Each virtual knot can be drawn on a surface this way. But, since paper tends to be planar, and since only the combinatorial map part really needs to be recorded, what we can do is draw the crossings and then connect them together without any regard for whether the edges intersect or not — only what is connected to what matters. These intersections, which are artefacts of non-planarity, are called virtual crossings. In the literature you will see “detour moves” as being part of the definition of virtual knot equivalence, but you can think of the move as being the act of erasing an edge and redrawing it with a new route. This doesn’t change the combinatorial map.

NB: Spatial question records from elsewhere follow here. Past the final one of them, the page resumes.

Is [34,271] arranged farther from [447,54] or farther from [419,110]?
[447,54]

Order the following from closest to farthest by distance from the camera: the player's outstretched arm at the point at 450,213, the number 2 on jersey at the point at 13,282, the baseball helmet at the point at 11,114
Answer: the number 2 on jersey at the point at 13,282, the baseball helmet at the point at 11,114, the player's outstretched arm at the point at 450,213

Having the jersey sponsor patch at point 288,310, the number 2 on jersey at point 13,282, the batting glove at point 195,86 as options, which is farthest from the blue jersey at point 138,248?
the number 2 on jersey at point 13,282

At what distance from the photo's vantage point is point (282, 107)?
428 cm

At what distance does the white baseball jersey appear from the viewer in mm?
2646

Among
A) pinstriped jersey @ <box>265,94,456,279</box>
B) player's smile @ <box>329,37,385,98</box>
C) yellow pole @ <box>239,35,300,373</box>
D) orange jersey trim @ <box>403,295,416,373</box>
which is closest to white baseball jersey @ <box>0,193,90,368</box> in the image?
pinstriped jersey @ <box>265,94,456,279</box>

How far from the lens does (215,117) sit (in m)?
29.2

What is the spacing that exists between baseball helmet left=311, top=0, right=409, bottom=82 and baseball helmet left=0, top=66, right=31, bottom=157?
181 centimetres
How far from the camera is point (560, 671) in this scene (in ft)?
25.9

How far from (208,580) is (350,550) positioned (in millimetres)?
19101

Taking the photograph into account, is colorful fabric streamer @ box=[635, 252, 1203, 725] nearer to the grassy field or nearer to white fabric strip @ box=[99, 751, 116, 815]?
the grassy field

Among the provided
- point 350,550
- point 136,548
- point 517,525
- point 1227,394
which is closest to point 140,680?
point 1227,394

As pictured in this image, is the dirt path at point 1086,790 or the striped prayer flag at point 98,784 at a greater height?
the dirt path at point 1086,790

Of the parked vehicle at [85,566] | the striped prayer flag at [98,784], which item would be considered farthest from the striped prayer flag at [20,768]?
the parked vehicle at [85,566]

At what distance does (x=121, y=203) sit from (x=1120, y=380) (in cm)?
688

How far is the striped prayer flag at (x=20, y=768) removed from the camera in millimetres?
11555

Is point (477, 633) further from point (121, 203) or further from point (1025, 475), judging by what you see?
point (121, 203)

For example, here is the “virtual trefoil knot,” which is a nontrivial crossing number 2 virtual knot that would more comfortably be drawn on a torus:
There are a number of things about encoding knots that fail for virtual knots. The first is that the intersection sign truly matters, since changing a crossing’s intersection sign (what Kauffman calls “flanking by virtuals”) gives another valid virtual knot. In the example of the virtual trefoil, changing the intersection sign of either crossing gives the unknot!
Another thing that fails is that the DT involution is no longer parity reversing, and the involution comes from the full symmetric group on 2n symbols.
Using the dart numbering scheme from the DT section, starting with the positive understrand, we can represent the virtual trefoil through the following combinatorial map:
3 | 2 |
-1 | -4 |
-3 | -2 |
1 | 4 |
\begin{equation*} -4, -1. \end{equation*}
The space analysis from the previous section applies to all codes, planar or non-planar. So 20-crossing virtual knots can be stored within 16 bytes, too.